Rakor berlangsung di Kantor Gubernur Sulawesi Selatan dan melibatkan lintas pemangku kepentingan, mulai dari pemerintah daerah, aparat penegak hukum, hingga regulator sektor energi.
Digelar dalam rangka pengendalian penyaluran dan penguatan mekanisme rekomendasi BBM subsidi agar lebih tepat sasaran. Sekaligus respons atas dinamika di lapangan terkait penggunaan surat rekomendasi, khususnya pada sektor nelayan dan petani.

Pemerintah daerah menilai masih terdapat perbedaan pemahaman dalam penerbitan rekomendasi, termasuk penyesuaian kebutuhan BBM dengan kapasitas usaha atau alat produksi yang digunakan.
Melalui forum ini, dilakukan penyelarasan pemahaman terkait regulasi penyaluran BBM subsidi, sekaligus penguatan aspek pengawasan agar distribusi benar-benar diterima oleh masyarakat yang berhak. Pemerintah daerah juga mendorong keterlibatan aktif aparat penegak hukum hingga tingkat daerah untuk melakukan monitoring dan pengawasan langsung di lapangan.
Executive General Manager Pertamina Patra Niaga Regional Sulawesi, Deny Sukendar, menyampaikan bahwa forum koordinasi ini menjadi langkah strategis untuk memperkuat tata kelola distribusi energi.
“Pertama kami ingin mengapresiasi inisiatif pemerintah daerah, Dirreskrimsus, BPH Migas, dan rekan-rekan Hiswana Migas,” ujarnya.

Dalam forum ini telah dibahas secara komprehensif terkait aturan penyaluran BBM bersubsidi, khususnya melalui mekanisme surat rekomendasi. Fokus utamanya adalah memastikan sistem yang sudah berjalan dapat terus disempurnakan, sehingga penyaluran benar-benar tepat sasaran, terutama bagi petani dan nelayan yang berhak menerima.
Sekda Sulsel, Jufri Rahman, menegaskan pentingnya sinergi lintas sektor dalam memastikan distribusi energi berjalan transparan dan adil.
“Kami ingin memastikan bahwa seluruh pihak memiliki pemahaman yang sama terkait mekanisme penyaluran BBM subsidi.

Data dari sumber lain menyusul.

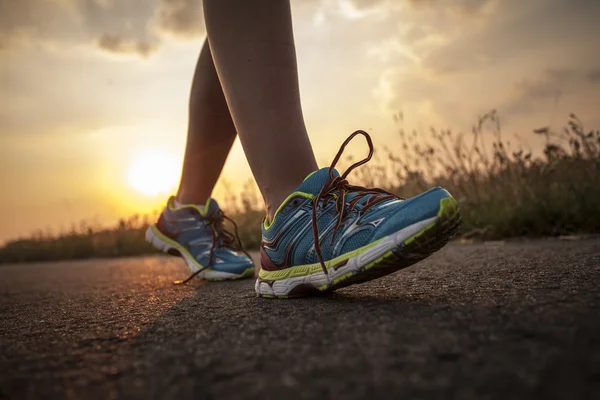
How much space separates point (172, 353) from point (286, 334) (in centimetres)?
20

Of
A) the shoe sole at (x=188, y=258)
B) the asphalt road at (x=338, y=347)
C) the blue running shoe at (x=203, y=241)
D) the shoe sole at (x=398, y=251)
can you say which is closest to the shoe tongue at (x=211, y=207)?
the blue running shoe at (x=203, y=241)

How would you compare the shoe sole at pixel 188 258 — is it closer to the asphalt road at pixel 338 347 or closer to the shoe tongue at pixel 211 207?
the shoe tongue at pixel 211 207

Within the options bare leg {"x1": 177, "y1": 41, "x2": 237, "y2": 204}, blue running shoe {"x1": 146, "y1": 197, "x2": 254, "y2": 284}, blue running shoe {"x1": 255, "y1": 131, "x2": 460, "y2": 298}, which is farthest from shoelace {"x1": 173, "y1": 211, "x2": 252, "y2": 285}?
blue running shoe {"x1": 255, "y1": 131, "x2": 460, "y2": 298}

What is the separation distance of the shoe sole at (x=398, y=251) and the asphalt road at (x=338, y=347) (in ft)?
0.20

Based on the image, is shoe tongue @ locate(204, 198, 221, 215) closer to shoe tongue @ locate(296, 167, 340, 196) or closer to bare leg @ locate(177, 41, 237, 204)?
bare leg @ locate(177, 41, 237, 204)

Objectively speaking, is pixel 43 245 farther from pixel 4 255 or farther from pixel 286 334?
pixel 286 334

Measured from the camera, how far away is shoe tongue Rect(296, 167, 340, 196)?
54.0 inches

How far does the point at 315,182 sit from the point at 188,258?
1187 mm

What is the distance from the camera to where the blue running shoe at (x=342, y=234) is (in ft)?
3.66

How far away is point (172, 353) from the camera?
82 cm

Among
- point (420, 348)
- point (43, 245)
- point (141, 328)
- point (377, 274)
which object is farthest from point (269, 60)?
point (43, 245)

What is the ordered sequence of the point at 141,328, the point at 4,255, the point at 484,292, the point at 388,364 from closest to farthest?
the point at 388,364 → the point at 141,328 → the point at 484,292 → the point at 4,255

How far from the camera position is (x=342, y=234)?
1267 millimetres

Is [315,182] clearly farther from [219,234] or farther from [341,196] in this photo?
[219,234]
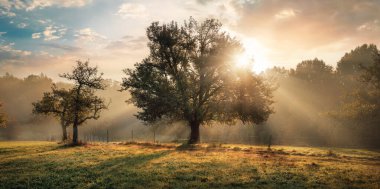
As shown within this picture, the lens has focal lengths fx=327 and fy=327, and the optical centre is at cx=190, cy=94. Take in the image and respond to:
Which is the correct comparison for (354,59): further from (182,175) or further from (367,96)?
(182,175)

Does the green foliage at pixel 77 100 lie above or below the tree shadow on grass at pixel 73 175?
above

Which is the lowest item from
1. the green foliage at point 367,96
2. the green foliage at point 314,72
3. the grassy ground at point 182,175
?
the grassy ground at point 182,175

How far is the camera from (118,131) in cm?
13050

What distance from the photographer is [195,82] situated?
49.7 m

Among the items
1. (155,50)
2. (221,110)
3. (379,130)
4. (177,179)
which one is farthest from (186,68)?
(379,130)

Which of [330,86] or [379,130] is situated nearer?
[379,130]

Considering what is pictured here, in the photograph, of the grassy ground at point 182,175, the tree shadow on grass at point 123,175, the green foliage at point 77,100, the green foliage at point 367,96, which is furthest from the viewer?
the green foliage at point 77,100

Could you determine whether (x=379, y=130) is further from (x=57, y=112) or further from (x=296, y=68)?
(x=57, y=112)

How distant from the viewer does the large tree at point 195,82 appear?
46.7m

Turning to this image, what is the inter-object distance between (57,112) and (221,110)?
29362 millimetres

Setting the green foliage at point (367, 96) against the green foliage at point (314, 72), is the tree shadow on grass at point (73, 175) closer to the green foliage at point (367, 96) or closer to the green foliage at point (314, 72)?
the green foliage at point (367, 96)

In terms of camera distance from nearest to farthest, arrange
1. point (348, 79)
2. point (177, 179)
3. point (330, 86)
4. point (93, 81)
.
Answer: point (177, 179)
point (93, 81)
point (348, 79)
point (330, 86)

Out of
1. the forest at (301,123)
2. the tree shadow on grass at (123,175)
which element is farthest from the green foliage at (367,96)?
the tree shadow on grass at (123,175)

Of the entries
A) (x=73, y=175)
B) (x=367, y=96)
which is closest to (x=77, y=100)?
(x=73, y=175)
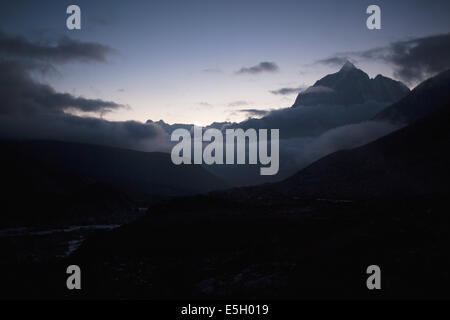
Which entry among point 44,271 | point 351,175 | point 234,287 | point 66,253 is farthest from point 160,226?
point 351,175

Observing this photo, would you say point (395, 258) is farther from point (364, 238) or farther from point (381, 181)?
point (381, 181)

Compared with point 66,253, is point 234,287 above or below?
above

Dengan koordinasi yang kuat antara pemerintah daerah, Pertamina, dan aparat penegak hukum, pengawasan di lapangan dapat berjalan lebih efektif dan potensi penyimpangan dapat diminimalkan,” jelasnya.

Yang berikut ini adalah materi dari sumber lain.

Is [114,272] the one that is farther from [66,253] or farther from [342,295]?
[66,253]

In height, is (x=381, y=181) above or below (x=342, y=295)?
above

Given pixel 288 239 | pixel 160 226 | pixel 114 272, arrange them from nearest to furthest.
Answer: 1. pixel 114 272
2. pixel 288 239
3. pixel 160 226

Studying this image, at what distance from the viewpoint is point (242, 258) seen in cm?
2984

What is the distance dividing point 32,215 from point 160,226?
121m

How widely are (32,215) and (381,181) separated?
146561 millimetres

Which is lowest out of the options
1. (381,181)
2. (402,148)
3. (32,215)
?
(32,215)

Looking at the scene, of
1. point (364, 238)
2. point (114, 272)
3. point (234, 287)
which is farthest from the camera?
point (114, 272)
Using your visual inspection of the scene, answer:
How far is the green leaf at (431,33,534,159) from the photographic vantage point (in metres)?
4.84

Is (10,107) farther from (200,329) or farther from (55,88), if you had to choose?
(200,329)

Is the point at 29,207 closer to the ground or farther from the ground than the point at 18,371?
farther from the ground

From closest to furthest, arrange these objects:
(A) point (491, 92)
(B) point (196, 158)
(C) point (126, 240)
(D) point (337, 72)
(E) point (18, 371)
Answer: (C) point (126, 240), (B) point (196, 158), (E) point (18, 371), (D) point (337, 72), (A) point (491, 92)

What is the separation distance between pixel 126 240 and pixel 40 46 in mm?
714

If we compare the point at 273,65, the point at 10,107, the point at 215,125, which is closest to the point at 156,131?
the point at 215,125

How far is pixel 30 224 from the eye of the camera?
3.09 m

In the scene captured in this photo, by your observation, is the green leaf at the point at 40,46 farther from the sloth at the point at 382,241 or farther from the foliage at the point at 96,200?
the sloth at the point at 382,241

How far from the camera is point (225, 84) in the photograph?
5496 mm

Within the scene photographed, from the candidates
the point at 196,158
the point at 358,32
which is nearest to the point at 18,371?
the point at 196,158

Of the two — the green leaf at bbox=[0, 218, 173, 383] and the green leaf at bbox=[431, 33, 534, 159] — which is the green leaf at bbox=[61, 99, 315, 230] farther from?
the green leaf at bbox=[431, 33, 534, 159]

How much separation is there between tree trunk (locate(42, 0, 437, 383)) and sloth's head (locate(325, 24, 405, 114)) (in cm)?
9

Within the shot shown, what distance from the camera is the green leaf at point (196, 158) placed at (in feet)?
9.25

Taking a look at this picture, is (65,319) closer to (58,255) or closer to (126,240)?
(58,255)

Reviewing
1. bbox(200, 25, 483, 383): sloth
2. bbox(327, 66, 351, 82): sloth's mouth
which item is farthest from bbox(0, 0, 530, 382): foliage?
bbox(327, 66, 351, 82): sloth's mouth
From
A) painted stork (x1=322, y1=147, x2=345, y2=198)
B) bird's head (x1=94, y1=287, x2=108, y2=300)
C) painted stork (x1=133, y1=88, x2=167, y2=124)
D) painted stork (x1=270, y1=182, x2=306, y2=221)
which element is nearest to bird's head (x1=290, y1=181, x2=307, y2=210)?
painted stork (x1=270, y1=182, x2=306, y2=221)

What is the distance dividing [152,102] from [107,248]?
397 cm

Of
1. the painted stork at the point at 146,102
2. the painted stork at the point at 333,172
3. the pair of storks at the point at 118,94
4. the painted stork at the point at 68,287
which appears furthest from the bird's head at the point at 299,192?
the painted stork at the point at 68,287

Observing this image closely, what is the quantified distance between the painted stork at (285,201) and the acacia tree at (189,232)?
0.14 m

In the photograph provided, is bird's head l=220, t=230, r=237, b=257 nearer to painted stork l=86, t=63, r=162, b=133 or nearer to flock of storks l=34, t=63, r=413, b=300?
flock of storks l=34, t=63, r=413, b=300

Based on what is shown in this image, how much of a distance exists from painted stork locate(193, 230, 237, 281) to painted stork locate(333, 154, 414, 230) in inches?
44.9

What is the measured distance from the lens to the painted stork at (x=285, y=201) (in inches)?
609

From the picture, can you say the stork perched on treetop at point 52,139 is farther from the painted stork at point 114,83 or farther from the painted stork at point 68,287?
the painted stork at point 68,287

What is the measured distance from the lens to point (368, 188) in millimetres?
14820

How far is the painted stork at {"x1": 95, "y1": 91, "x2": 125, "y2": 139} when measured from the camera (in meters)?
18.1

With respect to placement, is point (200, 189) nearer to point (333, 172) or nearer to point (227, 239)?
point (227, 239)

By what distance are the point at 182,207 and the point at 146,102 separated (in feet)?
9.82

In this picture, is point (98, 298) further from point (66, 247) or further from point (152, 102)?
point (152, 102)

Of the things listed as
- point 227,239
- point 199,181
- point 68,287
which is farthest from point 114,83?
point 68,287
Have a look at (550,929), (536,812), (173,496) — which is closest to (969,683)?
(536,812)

Pertamina Patra Niaga Regional Sulawesi memastikan komitmennya dalam mendukung kebijakan pemerintah serta menjaga keandalan distribusi energi. Upaya penguatan tata kelola ini diharapkan dapat memberikan kepastian layanan bagi masyarakat sekaligus meningkatkan efektivitas pengawasan di lapangan.
Masyarakat diharapkan turut berperan aktif mengawasi distribusi BBM subsidi. Apabila menemukan indikasi penyimpangan atau kendala layanan, masyarakat disarankan melapor melalui Pertamina Call Center (PCC) 135 sebagai saluran resmi pengaduan.